- PROBLEM TO WORK ON
Quote the data below word for word. Begin at the line that contains "Starting from closest" and stop after the line that contains "3. the rocky mountain at point (804, 191)".

=====

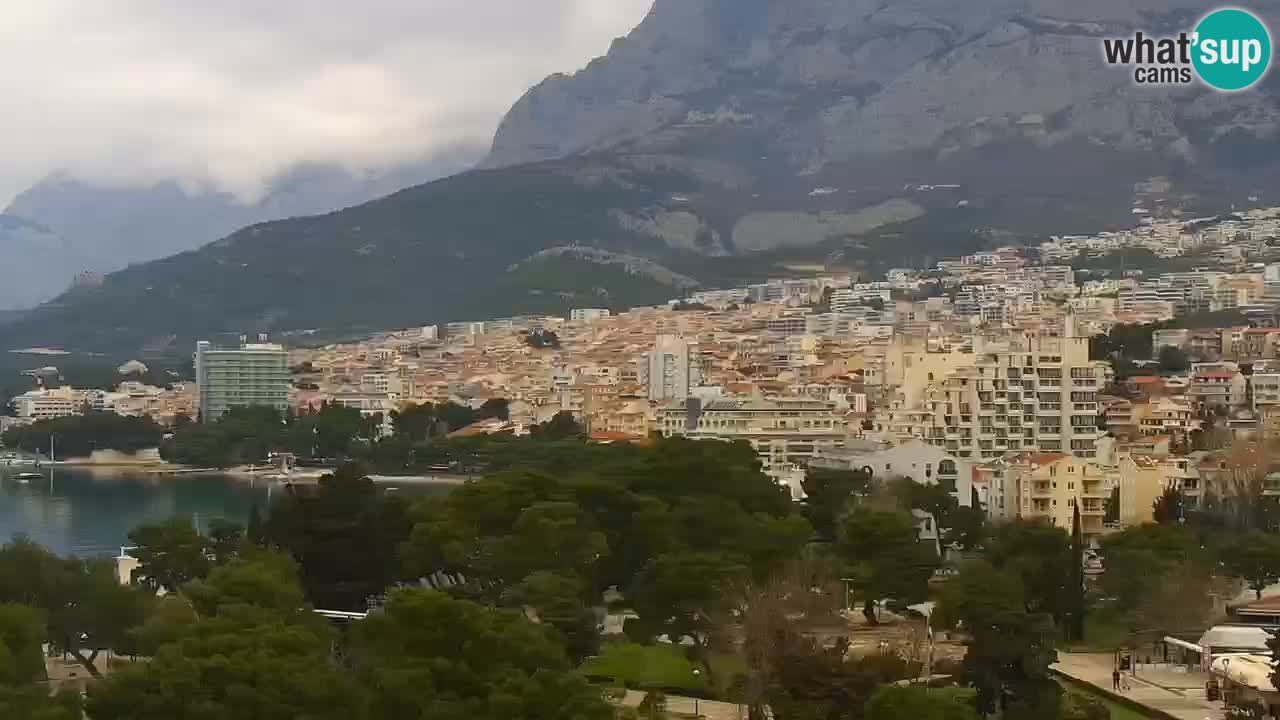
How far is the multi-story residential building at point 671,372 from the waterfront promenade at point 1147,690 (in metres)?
25.2

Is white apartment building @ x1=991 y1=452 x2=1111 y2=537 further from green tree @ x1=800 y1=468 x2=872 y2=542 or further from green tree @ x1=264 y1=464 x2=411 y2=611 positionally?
green tree @ x1=264 y1=464 x2=411 y2=611

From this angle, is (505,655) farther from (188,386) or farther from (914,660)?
(188,386)

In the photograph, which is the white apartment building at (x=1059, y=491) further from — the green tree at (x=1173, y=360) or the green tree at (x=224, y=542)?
the green tree at (x=1173, y=360)

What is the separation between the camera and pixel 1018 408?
2481cm

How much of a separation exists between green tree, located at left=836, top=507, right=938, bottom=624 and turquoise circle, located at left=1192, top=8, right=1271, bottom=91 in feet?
89.4

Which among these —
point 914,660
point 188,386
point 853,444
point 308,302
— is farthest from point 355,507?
point 308,302

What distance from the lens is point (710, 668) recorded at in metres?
13.0

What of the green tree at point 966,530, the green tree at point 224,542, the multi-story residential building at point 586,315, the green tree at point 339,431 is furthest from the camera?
the multi-story residential building at point 586,315

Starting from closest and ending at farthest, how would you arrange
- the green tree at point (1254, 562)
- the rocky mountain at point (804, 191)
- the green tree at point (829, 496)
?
1. the green tree at point (1254, 562)
2. the green tree at point (829, 496)
3. the rocky mountain at point (804, 191)

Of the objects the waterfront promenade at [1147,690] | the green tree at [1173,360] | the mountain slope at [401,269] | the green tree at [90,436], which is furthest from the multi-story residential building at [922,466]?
the mountain slope at [401,269]

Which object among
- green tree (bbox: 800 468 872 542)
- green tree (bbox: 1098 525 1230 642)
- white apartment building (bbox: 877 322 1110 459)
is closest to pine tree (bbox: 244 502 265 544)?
green tree (bbox: 800 468 872 542)

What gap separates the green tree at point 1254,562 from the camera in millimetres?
16047

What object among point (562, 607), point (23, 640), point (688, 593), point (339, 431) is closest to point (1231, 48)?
point (339, 431)

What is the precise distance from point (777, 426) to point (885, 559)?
15.0 m
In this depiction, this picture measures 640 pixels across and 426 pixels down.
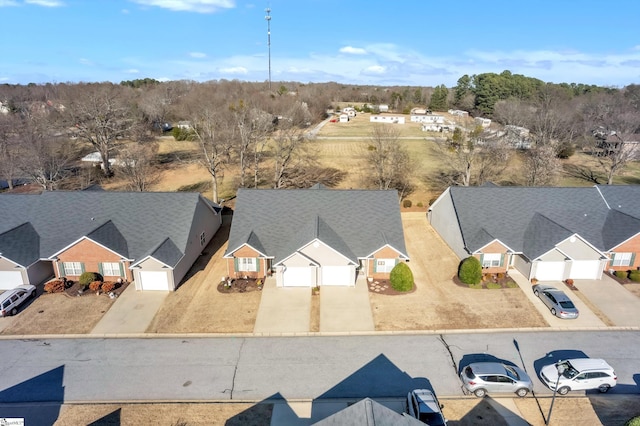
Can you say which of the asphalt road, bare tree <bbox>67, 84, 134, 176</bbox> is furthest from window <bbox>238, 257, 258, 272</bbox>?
bare tree <bbox>67, 84, 134, 176</bbox>

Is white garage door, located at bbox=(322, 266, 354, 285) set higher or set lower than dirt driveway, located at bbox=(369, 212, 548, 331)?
higher

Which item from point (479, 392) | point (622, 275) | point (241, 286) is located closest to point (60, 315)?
point (241, 286)

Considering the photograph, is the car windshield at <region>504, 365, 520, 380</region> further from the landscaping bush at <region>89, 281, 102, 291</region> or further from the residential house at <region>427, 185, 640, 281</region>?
the landscaping bush at <region>89, 281, 102, 291</region>

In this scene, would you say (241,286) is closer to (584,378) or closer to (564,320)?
(584,378)

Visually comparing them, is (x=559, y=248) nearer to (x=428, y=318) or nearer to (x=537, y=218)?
(x=537, y=218)

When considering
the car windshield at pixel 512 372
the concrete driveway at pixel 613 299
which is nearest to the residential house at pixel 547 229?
the concrete driveway at pixel 613 299

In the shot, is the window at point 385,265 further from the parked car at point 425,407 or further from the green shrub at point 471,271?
the parked car at point 425,407
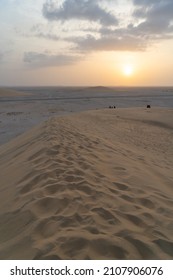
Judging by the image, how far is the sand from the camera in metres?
3.54

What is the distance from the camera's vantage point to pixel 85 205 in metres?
4.43

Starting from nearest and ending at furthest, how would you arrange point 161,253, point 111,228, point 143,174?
point 161,253 < point 111,228 < point 143,174

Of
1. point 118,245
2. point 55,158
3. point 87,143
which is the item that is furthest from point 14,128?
point 118,245

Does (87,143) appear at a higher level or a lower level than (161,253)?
higher

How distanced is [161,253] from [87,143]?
518cm

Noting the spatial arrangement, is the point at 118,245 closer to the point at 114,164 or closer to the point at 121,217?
the point at 121,217

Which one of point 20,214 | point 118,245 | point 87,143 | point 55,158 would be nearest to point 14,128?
point 87,143

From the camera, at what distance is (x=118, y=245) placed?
11.6 feet

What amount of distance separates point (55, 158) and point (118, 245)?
3.20 meters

=====

- RESPONSE
Starting from closest and ending at farthest, how would you arrange
- the green tree at point (1254, 562)
- the rocky mountain at point (804, 191)
- the green tree at point (829, 496)
?
1. the green tree at point (1254, 562)
2. the green tree at point (829, 496)
3. the rocky mountain at point (804, 191)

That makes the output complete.